Reproduce every entry below word for word, leaving out the pictures.

Image-based spatial reasoning data:

____

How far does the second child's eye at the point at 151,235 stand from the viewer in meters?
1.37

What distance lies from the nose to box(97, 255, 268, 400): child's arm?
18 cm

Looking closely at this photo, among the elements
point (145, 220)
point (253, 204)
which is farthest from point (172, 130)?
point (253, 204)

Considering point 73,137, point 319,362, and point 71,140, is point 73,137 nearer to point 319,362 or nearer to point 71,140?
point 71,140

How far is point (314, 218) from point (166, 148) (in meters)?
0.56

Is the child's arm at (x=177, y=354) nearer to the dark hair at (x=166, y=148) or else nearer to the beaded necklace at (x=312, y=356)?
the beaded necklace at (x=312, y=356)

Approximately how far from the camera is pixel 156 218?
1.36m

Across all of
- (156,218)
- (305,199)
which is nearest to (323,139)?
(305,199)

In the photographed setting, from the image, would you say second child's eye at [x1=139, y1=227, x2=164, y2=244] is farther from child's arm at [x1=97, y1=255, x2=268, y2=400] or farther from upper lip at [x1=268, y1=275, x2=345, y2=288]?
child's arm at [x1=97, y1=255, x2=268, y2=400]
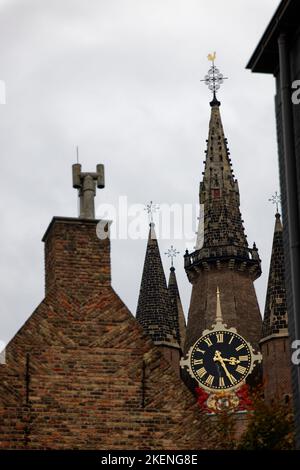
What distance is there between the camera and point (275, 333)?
85688 mm

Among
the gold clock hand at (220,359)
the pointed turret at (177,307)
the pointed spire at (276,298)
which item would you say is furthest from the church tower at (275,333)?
the pointed turret at (177,307)

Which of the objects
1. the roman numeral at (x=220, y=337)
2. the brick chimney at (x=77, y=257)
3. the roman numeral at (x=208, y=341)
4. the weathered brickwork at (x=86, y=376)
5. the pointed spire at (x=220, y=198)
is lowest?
the weathered brickwork at (x=86, y=376)

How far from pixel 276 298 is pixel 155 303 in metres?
8.79

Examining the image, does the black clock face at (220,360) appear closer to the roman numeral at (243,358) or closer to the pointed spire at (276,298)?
the roman numeral at (243,358)

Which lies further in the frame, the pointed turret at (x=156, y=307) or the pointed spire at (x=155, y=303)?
the pointed spire at (x=155, y=303)

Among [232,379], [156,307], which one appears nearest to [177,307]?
[156,307]

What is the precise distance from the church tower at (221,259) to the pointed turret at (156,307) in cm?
251

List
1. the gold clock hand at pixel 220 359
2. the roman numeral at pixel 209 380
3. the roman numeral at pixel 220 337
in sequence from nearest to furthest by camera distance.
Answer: the roman numeral at pixel 209 380
the gold clock hand at pixel 220 359
the roman numeral at pixel 220 337

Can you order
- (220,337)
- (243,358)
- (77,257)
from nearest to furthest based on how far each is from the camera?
(77,257) → (243,358) → (220,337)

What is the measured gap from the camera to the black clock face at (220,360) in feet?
299

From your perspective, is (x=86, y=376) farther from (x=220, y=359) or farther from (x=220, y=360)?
(x=220, y=359)

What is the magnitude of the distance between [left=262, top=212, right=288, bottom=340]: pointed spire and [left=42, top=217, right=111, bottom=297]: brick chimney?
4679 cm
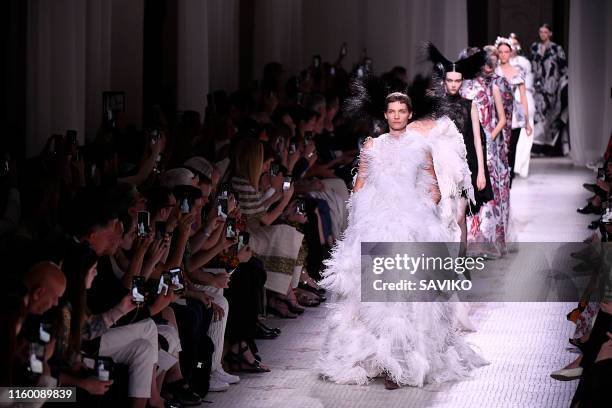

____

Solution to this task:
How far does the second child's eye at the point at 151,235 stand from the viewer in meters?
1.37

What distance lies from the nose to box(97, 255, 268, 400): child's arm?
18 cm

Looking closely at this photo, among the elements
point (145, 220)
point (253, 204)
which is farthest from point (172, 130)?
point (253, 204)

Considering point 73,137, point 319,362, and point 71,140, is point 73,137 nearer to point 319,362 or nearer to point 71,140?
point 71,140

How far is point (314, 218) from point (166, 148) (in meters)?
0.56

Is the child's arm at (x=177, y=354) nearer to the dark hair at (x=166, y=148) or else nearer to the beaded necklace at (x=312, y=356)?
the beaded necklace at (x=312, y=356)

Approximately how far from the camera is pixel 156 218?
1.36m

Across all of
- (156,218)
- (305,199)
which is nearest to (323,139)?
(305,199)

In the photographed setting, from the image, would you say second child's eye at [x1=139, y1=227, x2=164, y2=244] is farther from child's arm at [x1=97, y1=255, x2=268, y2=400] or farther from upper lip at [x1=268, y1=275, x2=345, y2=288]?
child's arm at [x1=97, y1=255, x2=268, y2=400]
What distance is there between the camera and point (275, 333)?
85688 mm

Among
the gold clock hand at (220,359)
the pointed turret at (177,307)
the pointed spire at (276,298)
which item would you say is furthest from the church tower at (275,333)?
the pointed turret at (177,307)

Which of the objects
1. the roman numeral at (x=220, y=337)
2. the brick chimney at (x=77, y=257)
3. the roman numeral at (x=208, y=341)
4. the weathered brickwork at (x=86, y=376)
5. the pointed spire at (x=220, y=198)
is lowest?
the weathered brickwork at (x=86, y=376)

How far from pixel 276 298 is pixel 155 303 in metres?
8.79

Examining the image, does the black clock face at (220,360) appear closer to the roman numeral at (243,358) or closer to the pointed spire at (276,298)?
the roman numeral at (243,358)

Which lies further in the frame, the pointed turret at (x=156, y=307) or the pointed spire at (x=155, y=303)?
the pointed spire at (x=155, y=303)

Among [232,379], [156,307], which one appears nearest to [177,307]?
[156,307]

What is the precise distance from the church tower at (221,259) to the pointed turret at (156,307) in cm?
251

List
1. the gold clock hand at pixel 220 359
2. the roman numeral at pixel 209 380
3. the roman numeral at pixel 220 337
in sequence from nearest to furthest by camera distance.
Answer: the roman numeral at pixel 209 380
the gold clock hand at pixel 220 359
the roman numeral at pixel 220 337

Can you order
- (220,337)
- (243,358)
- (77,257)
from nearest to furthest based on how far each is from the camera?
(77,257) → (243,358) → (220,337)

What is the measured gap from the camera to the black clock face at (220,360) in feet?
299

From your perspective, is (x=86, y=376) farther from (x=220, y=359) or farther from (x=220, y=360)?
(x=220, y=359)

What is the magnitude of the distance between [left=262, top=212, right=288, bottom=340]: pointed spire and [left=42, top=217, right=111, bottom=297]: brick chimney?
4679 cm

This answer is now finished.